Work instructions:
1. List every abbreviation written entirely in capital letters in the text on differential sticking and drilling parameters.
2. Translate this sentence from the text on drilling parameters into Spanish: "PDC bits normally have a tendency to walk left."
3. Write the next part of the text on differential sticking and drilling parameters, picking up after its last sentence.

10.2.5 Differential Sticking

Where differential sticking is a problem, more than three stabilizers may be run in an effort to minimize wall contact with the drill collars. However, the distance between these “extra" stabilizers normally has to be such that they have little effect. They only lead to increased rotary torque.
It is vital to minimize time taken for surveys (even with MWD) in a potential differential sticking area.

10.2.6 Drilling Parameters

High rotary/top drive RPM acts to stiffen the string. Thus, for directional control, if possible, high RPM should be used during the rotary buildup phase, when the BHA is most limber. However, it's vital to check with MWD engineer for acceptable range of RPM (to avoid resonance). On a new job the rig specifications (particularly mud pumps and drawworks) should be checked with the toolpusher.
Typical values in 17-1/2" hole during rotary build/lock phases with a milled- tooth bit would be 160-170 RPM. The rotary transmission would normally have to be put into high gear. In 12-1/4" hole, RPM is normally less (e.g. 100-140), due to bit life and other factors.
Conversely, to induce right-hand walk, it's recommended to slow the RPM (if the hole direction allows). Weight on bit may be simultaneously increased, if the hole inclination allows.
PDC bits normally have a tendency to walk left. This should be allowed for when planning the lead angle at the pre-kickoff stage. Again, experience in the area has to be used in making this decision.
To increase rate of buildup, increase the weight on bit. This is normally the case. However, when the WOB reaches a certain value, reverse bending may occur when using a flexible buildup BHA (e.g. 90' between near-bit and bottom string stabilizers). Suggested maximum value of WOB for 17 1/2" hole is 55,000 lbs. If inclination is not building enough at this WOB, it's very unlikely that increasing the WOB will improve the situation. Look to hydraulics or possibly POOH for a more limber hook-up.
It's vital that the DD observe the buildup rate carefully. Drilling parameters normally have to be changed very often (typically after every survey). With MOOD, there's no excuse for not keeping close control of buildup rate. The client normally will not complain about the DD taking too many surveys. He will complain if the well goes off course due to insufficient control by the DD!

Data provided:

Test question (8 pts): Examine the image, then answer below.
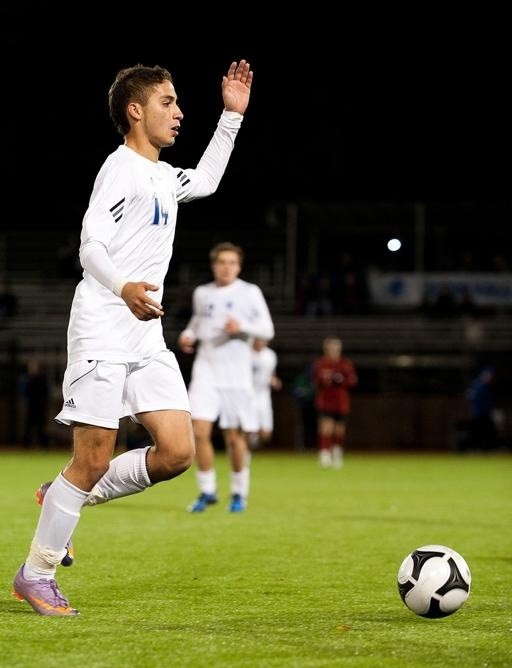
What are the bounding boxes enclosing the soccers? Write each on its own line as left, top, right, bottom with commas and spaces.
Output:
397, 544, 471, 618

Exercise answers:
1. MWD, RPM, BHA, PDC, WOB, POOH, DD, MOOD

2. Las barrenas PDC normalmente tienen tendencia a desviarse hacia la izquierda.

3.
10.3 BHA Equipment and Tools
It’s the responsibility of the DD to ensure that everything needed (within reason) for future BHAs is available on the rig. This applies regardless of whether the tools come from ANADRILL, the client or a third party. As stated in the DD UOP, the DD must check all the directional equipment thoroughly on arrival at the rigsite. Additional equipment must be ordered with plenty of lead time. Sufficient backup of motors, bent subs, etc., should be at the wellsite.
For rotary BHAs, following are some suggestions:
1. A selection of stabilizers (normally a combination of sleeve- type and integral blade design for 17-1/2" and smaller hole sizes) with 360 wall coverage should be available.
2. Short drill collars are a vital component of a lockup BHA. If possible, a selection of short collars (e.g. 5’, 10’ and 15) should be available. In addition, in a well where magnetic interference from the drill-string (mud motor) is expected to be a problem during the buildup phase, non-magnetic (rather than steel) short collars should be provided
3. Check that the rig has sufficient drill collars and HWDP available.
4. Check that the client has sufficient bit nozzles of each size (including what’s needed when running a mud motor).
5. Have at least one spare non-magnetic drill collar of each size. As NMDCs are more prone to galling, damaged collars should be returned to the shop for re-cutting/re-facing when replacements arrive.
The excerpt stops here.